Aquaculture and fishing as well as industry along the 3,500-kilometer Vietnamese coast should see “breakthroughs” by 2030, Vietnam Law & Legal Forum magazine online reported in December 2018. “Fishing activities will be reorganized to reduce onshore fishing, intensify offshore and ocean fishing…and fishing logistics services will be well organized,” the report said.

Cue from China

State-run media reports on the 2030 agenda do not mention a fishing “militia,” but scholars say it will create that outcome. Vietnam’s use of a fishing fleet to protect its maritime claims would follow a lead from China, they say.

“I think that Vietnam’s marine strategy for the most part gets some ideas from what the Chinese government is doing when they are pushing too much power, when they send the fishing vessels south,” Nguyen said.

China’s “maritime militia” has operated since at least 1950, authors Andrew Erickson and Conor Kennedy wrote in a February 2019 study. The People’s Liberation Army showed “early use” of civilian vessels to operate at sea, the paper says.

“Vietnam wants to counter against that in the face of Vietnamese fishermen being chased away from their traditional fishing grounds in the South China Sea,” Nguyen said.

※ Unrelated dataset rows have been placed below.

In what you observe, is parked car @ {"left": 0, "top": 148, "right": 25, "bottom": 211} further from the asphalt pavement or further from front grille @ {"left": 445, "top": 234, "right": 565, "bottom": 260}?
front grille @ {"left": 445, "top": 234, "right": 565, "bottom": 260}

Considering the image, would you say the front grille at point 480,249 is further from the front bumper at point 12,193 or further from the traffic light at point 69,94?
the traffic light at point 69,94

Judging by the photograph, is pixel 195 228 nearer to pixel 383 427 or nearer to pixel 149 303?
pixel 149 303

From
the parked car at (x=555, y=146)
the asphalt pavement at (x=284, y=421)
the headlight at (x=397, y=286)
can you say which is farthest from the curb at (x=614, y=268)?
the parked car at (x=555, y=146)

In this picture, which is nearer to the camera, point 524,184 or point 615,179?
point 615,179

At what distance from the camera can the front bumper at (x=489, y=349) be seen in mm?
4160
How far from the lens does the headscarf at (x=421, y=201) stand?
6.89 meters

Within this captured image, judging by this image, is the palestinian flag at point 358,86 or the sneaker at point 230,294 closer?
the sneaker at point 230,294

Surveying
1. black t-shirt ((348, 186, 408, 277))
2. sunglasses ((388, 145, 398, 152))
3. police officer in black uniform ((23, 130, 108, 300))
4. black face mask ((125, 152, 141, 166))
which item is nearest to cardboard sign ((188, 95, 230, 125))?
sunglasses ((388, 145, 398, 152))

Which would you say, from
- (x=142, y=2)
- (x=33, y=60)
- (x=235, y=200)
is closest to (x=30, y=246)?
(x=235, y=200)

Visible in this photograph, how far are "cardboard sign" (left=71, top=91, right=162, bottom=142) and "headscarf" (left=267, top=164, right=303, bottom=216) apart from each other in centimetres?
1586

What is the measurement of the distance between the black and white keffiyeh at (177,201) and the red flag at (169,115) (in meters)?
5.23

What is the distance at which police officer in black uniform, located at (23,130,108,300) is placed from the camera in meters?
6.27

Chinese survey ships and an oil rig also have turned up over the past five years in waters claimed by Vietnam. Brunei, China, Malaysia, the Philippines and Taiwan contest all or parts of the larger 3.5-million-square-kilometer sea that’s rich in fisheries and energy reserves.

Chinese maritime activity angers Vietnam especially because China controls the 130-islet Paracel archipelago that both sides claim. China has consecrated its claims over the past decade by using landfill to build islands. The two countries have sparred since the 1970s over maritime sovereignty.

Risk of arrests

Some Vietnamese fishing boat operators worry the 2030 plan would put them at risk of being rammed at sea by foreign vessels, Nguyen said.

Boats that ply the Sulu Sea controlled by Malaysia and the Philippines also risk arrest, Oh Ei Sun, senior fellow with the Singapore Institute of International Affairs. The Malaysian Maritime Enforcement Agency has detained a series of Vietnamese boat operators over the past year, including 123 found in May.

Vietnam’s plans to build a fishing militia would show “they really mean business,” Oh said.

“These are Vietnamese fishermen who go all the way to the Sulu Sea and intrude upon the waters of Malaysia and Philippines and so on, so this would be just a formalization and perhaps expansion of what they’ve been doing as well,” he said.